At the upcoming Conference on Innovations in Trauma Research Methods (CITRM; November 3-4, 2006, West Hollywood, CA), therewill be a session on the use of propensity scores in trauma research. As a prelude to that session, Dr. Jeffrey Sonis, program co-chair of CITRM, offers this brief introduction to the use of propensity scores.

In observational (i.e., non-randomized) studies, factors that predict the outcome are frequently distributed unequally across exposure or treat­ment groups. Those confounding factors will lead to biased estimates of the effect of exposures or treatments if they are not accounted for in the analysis. For years, regression modeling techniques have been used to assess the effect of an exposure or treatment on an outcome, “controlling for” confounding factors.

For example, logistic regression might be used to assess whether per­sons given beta-blocking medications by their physicians are less likely to develop PTSD after exposure to trauma than persons who aren’t given beta-blockers, after controlling for demographic characteristics, severity of trauma exposure, past medical his­tory, past psychiatric history, current medications, and other factors.

However, regression techniques will not work particularly well at eliminating confounding bias if: 1) the treatment groups are very dissimilar; 2) the number of confounding factors is large compared to the number of subjects in the study; 3) the form of the association between a confounding factor and the outcome (e.g., linear) is different than the form imposed by regression assumptions (e.g., exponential in logistic regression).

Moreover, regression models that have a large number of potential confounding factors as independent variables will have imprecise estimates of the main effect of the treatment, resulting in wide confidence intervals and high p values for the main treatment effect.

Propensity scores are a relatively new (circa 1980s) analytic method that can overcome some of the limita­tions of regression models in reducing the effects of confounding. A propensity score is the probability of treatment (or exposure), given a set of confounding factors. For example, in the study described above, a propensity score would be the probability (between 0 and 1) of a person being on a beta-blocker, based on their demographic characteristics, severity of trauma exposure, and past medical and psychiatric history.

The propensity score is itself derived through regression modeling, but regression modeling is used to predict the probability of treatment, not the probability of the outcome, i.e., PTSD. Each person in the study has a propensity score that is the probability of treatment (or exposure), conditional on his or her values on the factors that predict treatment (or exposure).

Propensity scores can then be used in one of several different ways to achieve an unbiased estimate of the treatment effect. First, propensity scores can be included in a regression model as a summary covariate, instead of each of the individual covariates. For example, a logistic regression model would be conducted with PTSD as the dependent variable, and use of beta blockers and the propensity score as the only indepen­dent variables.

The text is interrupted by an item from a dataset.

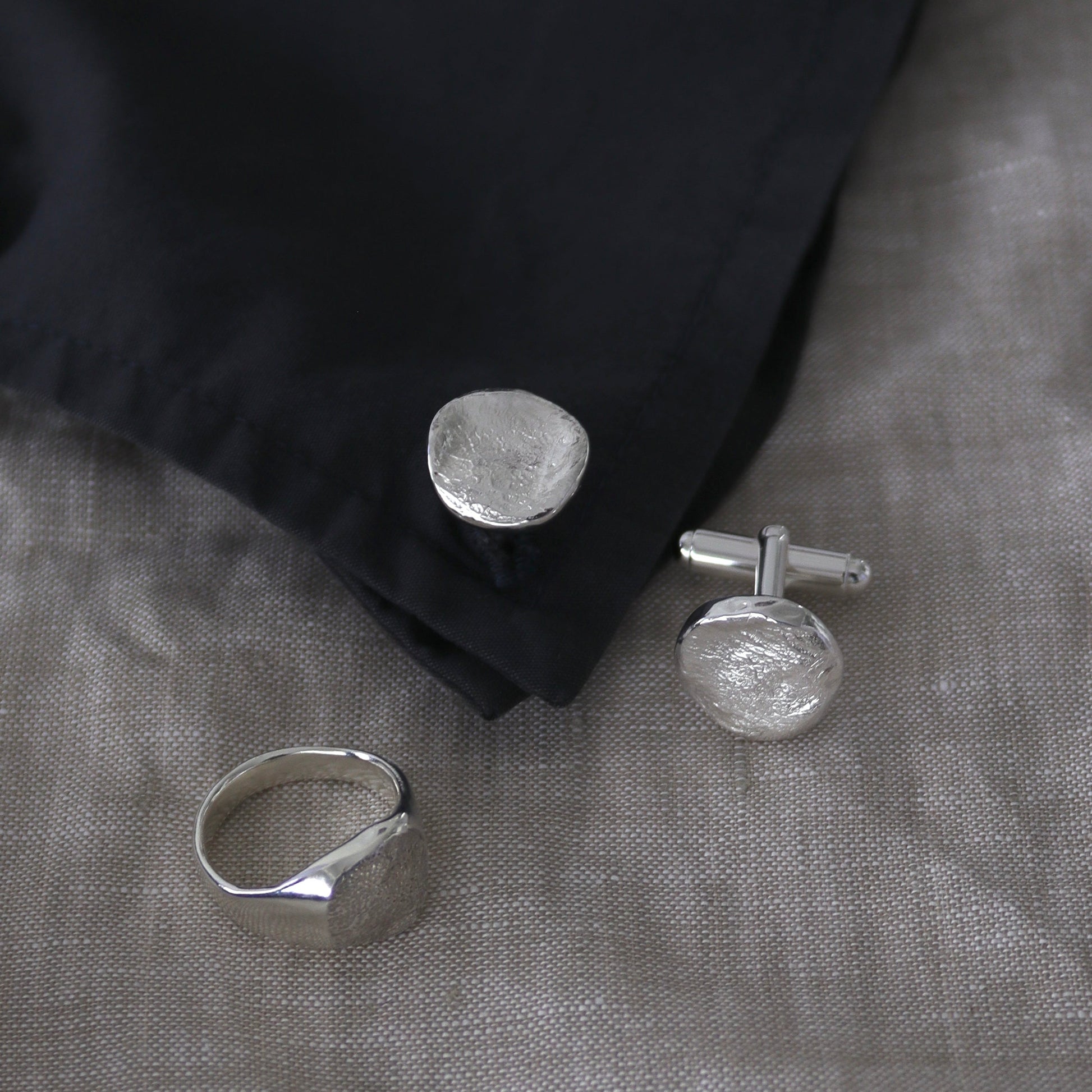 Silver dog nose print ring and cufflinks on a black fabric background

A second approach is to match pairs of treated and untreated subjects by propensity score, and then conduct a matched analysis. A third approach is to weight each observation by the inverse of the propensity score.

Use of propensity scores to control confounding offers important advantages over traditional regression methods in some circumstances. Each of the three approaches to propensity scores described above can be used, but additional methodological work is needed to determine which approach is most useful in specific circumstances.

In addition, it is important to remember that, even at their best, propensity scores can only control for confounding factors that were measured in the study. This means that in observational studies, researchers should measure a wide range of potentially confounding factors. It also means that randomized trials will remain the gold standard for estimates of treatment effects, since ran­domization reduces the likelihood of confounding by both known and unknown confounders.